[指示]:
[A] B細胞の免疫寛容についての本文のうち、「B細胞は, 集団として多様な抗原受容体(BCR)を発現し, 外敵の侵入に備えています.」を含む語句で始まり「未だ不明な点が多いです. 末梢免疫寛容を解明する手掛かりとして, 次の2つの現象を解析しました.」で終わる部分を、一字も変えずに書き写すこと。
[B] B細胞の免疫寛容についての本文によると、B細胞の活性化にかかわる閾値は何によって規定されると示唆されたか。

─── 本文

B細胞は, 集団として多様な抗原受容体(BCR)を発現し, 外敵の侵入に備えています. 一方で、BCRは自己の正常な細胞がもつ抗原に反応してはいけません. この仕組みを免疫寛容と呼びます. これまでに, 骨髄における中枢免疫寛容として, 自己抗原に反応する未熟B細胞がアポトーシスによって除去されることが判明しています. しかし, 脾臓やリンパ節にある自己反応性B細胞の活性化を抑制する「末梢免疫寛容」の機構については, 未だ不明な点が多いです. 末梢免疫寛容を解明する手掛かりとして, 次の2つの現象を解析しました.

S Yasuda, et al., Sci Rep, 2017

<抗原刺激に対する非線形的な刺激応答>
通常, B細胞は抗原濃度に応じて活性化しやすくなることが知られていますが, 微小な抗原刺激ではB細胞がかえって死にやすいことも見出されています. 同じ種類の刺激でも刺激の強さ(抗原濃度)に応じて中→低→高と生存率が変わるのは不思議です. 解析の結果, B細胞の活性化には閾値のような仕組みが存在することが確認できました. またこの閾値は, 抗原と結合したBCRの数ではなく密度によって規定されることが示唆されました.

──────
─── データ抜粋

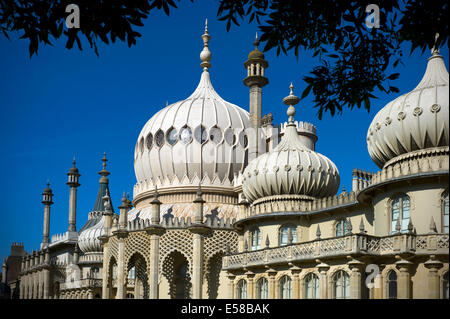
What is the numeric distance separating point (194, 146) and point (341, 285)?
864 inches

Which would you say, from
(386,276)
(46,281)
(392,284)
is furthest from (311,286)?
(46,281)

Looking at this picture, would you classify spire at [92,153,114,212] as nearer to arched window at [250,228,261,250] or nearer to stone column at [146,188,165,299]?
stone column at [146,188,165,299]

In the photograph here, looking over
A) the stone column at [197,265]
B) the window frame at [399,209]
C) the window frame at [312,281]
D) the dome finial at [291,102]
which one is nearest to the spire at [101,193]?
the stone column at [197,265]

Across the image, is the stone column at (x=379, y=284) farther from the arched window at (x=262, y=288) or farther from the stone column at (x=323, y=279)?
the arched window at (x=262, y=288)

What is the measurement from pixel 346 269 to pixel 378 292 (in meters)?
1.93

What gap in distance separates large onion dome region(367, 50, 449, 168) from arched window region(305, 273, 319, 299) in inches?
223

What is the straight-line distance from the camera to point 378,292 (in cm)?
2397

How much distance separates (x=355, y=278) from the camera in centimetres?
2500

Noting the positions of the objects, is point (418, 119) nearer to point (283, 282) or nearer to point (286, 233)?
point (283, 282)

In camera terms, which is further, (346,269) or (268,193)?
(268,193)

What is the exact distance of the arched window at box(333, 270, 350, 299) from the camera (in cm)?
2595

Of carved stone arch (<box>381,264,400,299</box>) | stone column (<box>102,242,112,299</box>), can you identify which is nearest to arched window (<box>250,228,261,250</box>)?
carved stone arch (<box>381,264,400,299</box>)
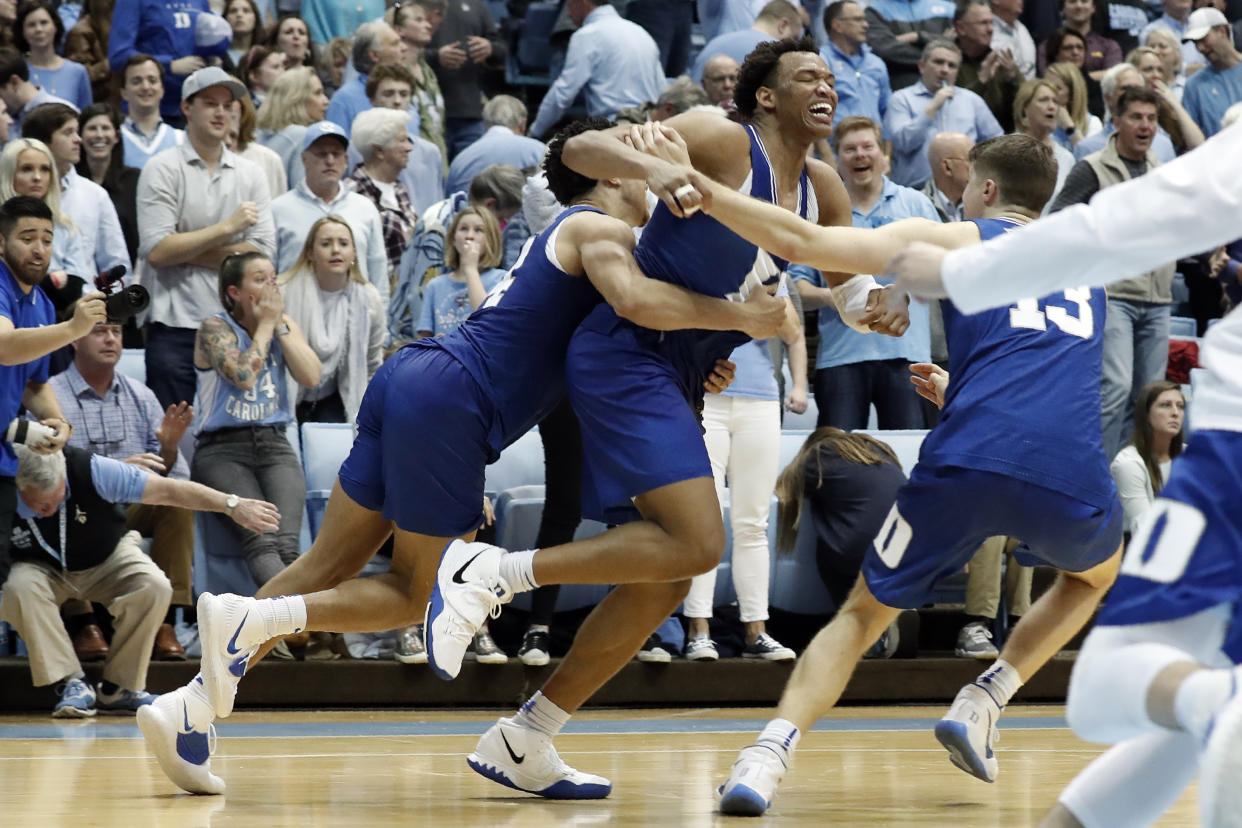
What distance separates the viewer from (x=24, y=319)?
6.44 metres

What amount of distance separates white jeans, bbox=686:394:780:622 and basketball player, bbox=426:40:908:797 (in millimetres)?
2548

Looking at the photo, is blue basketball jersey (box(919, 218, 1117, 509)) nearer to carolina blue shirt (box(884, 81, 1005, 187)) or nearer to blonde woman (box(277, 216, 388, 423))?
blonde woman (box(277, 216, 388, 423))

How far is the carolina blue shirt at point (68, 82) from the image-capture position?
31.3 ft

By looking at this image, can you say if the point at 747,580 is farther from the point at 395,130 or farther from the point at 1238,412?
the point at 1238,412

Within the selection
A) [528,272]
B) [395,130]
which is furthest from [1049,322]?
[395,130]

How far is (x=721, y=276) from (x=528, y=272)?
0.59 meters

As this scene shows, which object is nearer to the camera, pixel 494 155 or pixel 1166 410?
pixel 1166 410

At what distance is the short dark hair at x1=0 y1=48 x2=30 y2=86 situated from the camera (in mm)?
8977

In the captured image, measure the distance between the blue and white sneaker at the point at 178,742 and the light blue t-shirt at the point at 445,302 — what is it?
3.54 meters

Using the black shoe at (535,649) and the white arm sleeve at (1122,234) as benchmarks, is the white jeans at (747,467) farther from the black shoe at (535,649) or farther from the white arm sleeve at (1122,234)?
the white arm sleeve at (1122,234)

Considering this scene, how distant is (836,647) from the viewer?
439cm

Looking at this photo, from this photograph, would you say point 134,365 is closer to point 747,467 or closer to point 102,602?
point 102,602

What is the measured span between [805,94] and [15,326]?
3.48 metres

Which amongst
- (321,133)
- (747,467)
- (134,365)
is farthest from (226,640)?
(321,133)
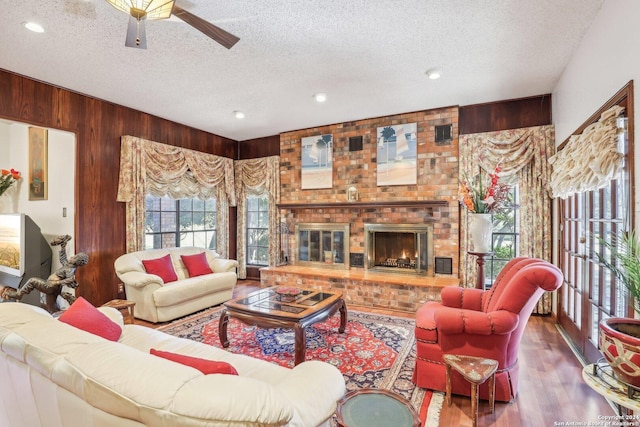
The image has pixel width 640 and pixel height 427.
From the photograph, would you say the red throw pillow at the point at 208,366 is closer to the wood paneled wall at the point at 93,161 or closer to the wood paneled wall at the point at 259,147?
the wood paneled wall at the point at 93,161

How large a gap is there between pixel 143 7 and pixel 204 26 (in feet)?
1.14

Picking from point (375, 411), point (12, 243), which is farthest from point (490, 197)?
point (12, 243)

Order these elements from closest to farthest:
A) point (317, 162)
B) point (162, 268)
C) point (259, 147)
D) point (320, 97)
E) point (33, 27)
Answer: point (33, 27) → point (320, 97) → point (162, 268) → point (317, 162) → point (259, 147)

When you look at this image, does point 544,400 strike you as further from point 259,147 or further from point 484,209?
point 259,147

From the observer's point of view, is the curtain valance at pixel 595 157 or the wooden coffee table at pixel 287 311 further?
the wooden coffee table at pixel 287 311

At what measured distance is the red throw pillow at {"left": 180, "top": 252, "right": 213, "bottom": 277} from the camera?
4582 millimetres

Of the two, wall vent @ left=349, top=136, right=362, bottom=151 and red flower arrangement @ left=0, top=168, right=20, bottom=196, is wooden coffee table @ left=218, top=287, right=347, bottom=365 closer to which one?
wall vent @ left=349, top=136, right=362, bottom=151

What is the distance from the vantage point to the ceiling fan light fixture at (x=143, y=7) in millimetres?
1839

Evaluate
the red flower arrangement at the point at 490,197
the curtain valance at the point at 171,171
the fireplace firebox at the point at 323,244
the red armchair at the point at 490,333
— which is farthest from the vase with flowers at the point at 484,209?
the curtain valance at the point at 171,171

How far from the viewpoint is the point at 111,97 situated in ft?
13.3

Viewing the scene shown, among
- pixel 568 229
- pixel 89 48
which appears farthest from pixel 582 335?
pixel 89 48

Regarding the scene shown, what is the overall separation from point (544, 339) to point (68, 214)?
574cm

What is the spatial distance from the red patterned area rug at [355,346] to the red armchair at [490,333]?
19cm

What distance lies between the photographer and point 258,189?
6098 millimetres
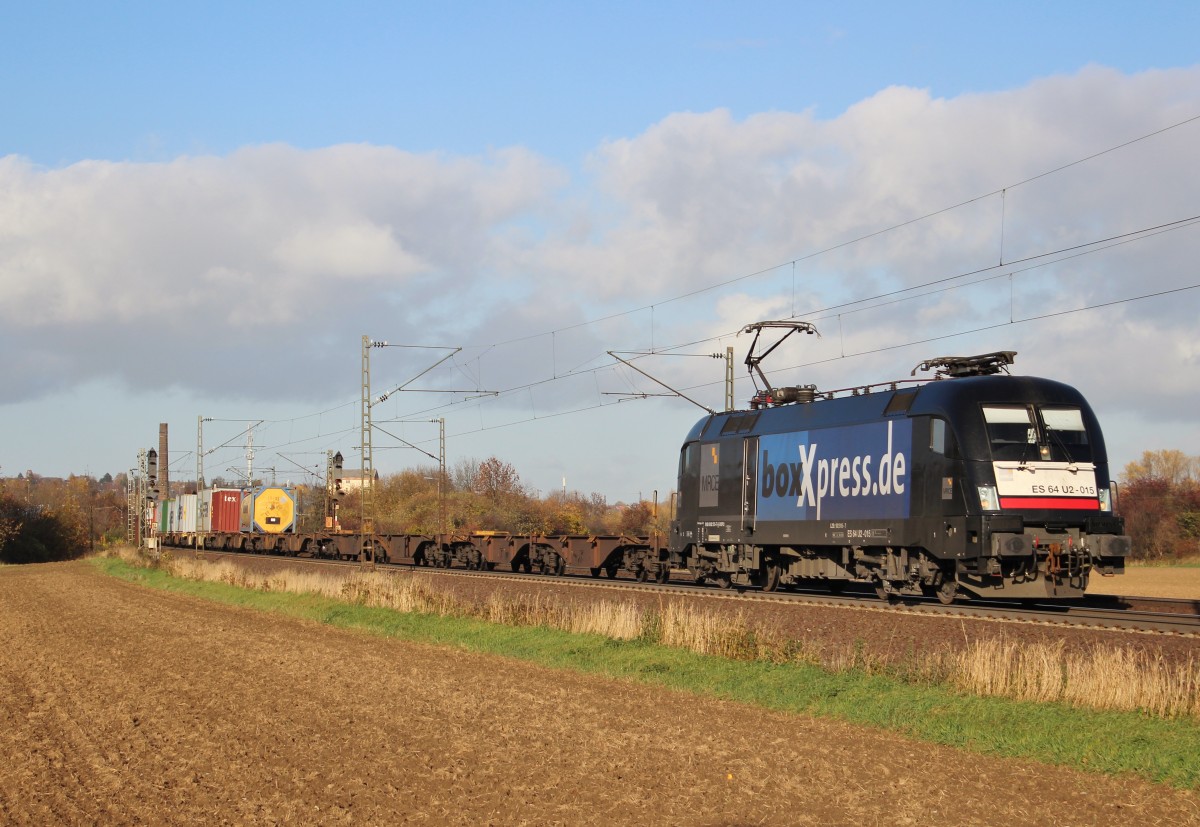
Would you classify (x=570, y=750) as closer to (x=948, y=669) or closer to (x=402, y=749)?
(x=402, y=749)

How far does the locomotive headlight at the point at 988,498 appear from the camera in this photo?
20094 mm

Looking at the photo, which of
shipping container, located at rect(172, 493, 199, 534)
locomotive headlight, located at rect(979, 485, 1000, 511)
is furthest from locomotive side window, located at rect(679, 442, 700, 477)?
shipping container, located at rect(172, 493, 199, 534)

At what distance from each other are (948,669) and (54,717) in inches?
429

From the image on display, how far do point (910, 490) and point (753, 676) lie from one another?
7.82 m

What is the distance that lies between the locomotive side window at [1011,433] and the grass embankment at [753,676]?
21.0 ft

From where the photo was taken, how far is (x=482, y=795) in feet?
31.1

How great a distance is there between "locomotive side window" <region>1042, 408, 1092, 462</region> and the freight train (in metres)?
0.03

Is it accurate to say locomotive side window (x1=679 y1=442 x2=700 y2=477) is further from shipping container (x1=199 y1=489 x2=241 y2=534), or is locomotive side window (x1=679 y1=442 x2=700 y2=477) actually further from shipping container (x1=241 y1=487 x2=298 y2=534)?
shipping container (x1=199 y1=489 x2=241 y2=534)

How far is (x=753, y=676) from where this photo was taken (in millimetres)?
15414

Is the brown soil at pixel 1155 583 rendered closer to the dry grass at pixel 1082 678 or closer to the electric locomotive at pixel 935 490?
the electric locomotive at pixel 935 490

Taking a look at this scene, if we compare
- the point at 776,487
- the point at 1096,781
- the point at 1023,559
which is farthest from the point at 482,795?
the point at 776,487

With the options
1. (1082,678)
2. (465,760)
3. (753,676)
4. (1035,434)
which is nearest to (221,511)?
(1035,434)

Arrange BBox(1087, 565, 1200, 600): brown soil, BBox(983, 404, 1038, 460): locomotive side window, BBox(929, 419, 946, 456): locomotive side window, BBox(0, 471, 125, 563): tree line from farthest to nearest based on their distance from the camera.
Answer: BBox(0, 471, 125, 563): tree line, BBox(1087, 565, 1200, 600): brown soil, BBox(929, 419, 946, 456): locomotive side window, BBox(983, 404, 1038, 460): locomotive side window

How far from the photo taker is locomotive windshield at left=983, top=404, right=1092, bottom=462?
67.6 feet
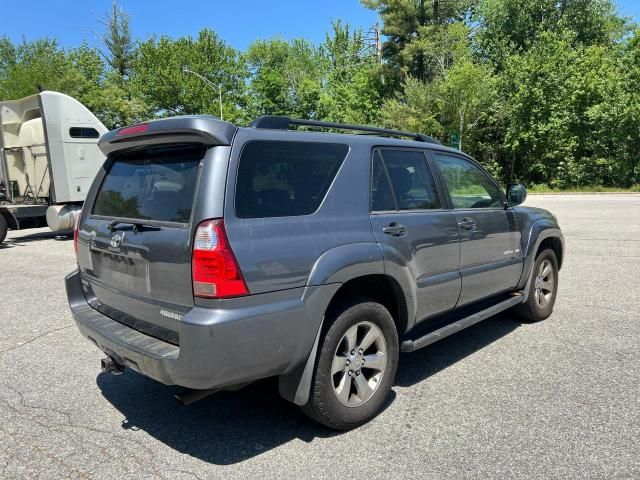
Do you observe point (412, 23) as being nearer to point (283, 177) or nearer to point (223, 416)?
point (283, 177)

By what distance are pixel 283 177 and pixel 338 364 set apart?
1.17m

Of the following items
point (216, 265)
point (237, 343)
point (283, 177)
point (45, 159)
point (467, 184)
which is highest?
point (45, 159)

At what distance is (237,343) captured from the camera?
252 cm

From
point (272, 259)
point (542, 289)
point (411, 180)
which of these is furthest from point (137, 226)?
point (542, 289)

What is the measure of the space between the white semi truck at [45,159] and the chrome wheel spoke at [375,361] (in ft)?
34.0

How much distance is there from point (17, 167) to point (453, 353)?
12670 millimetres

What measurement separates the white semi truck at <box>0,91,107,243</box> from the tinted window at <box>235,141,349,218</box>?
9.98 metres

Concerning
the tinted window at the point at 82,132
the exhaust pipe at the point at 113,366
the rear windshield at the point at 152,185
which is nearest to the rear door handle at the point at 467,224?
the rear windshield at the point at 152,185

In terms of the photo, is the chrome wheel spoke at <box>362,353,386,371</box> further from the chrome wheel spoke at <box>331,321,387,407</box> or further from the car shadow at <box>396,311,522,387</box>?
the car shadow at <box>396,311,522,387</box>

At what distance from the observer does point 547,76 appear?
106 ft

──────

[課題別の結果]:
[A]
B細胞は, 集団として多様な抗原受容体(BCR)を発現し, 外敵の侵入に備えています. 一方で、BCRは自己の正常な細胞がもつ抗原に反応してはいけません. この仕組みを免疫寛容と呼びます. これまでに, 骨髄における中枢免疫寛容として, 自己抗原に反応する未熟B細胞がアポトーシスによって除去されることが判明しています. しかし, 脾臓やリンパ節にある自己反応性B細胞の活性化を抑制する「末梢免疫寛容」の機構については, 未だ不明な点が多いです. 末梢免疫寛容を解明する手掛かりとして, 次の2つの現象を解析しました.

[B] 抗原と結合したBCRの数ではなく、その密度によって規定されると示唆された。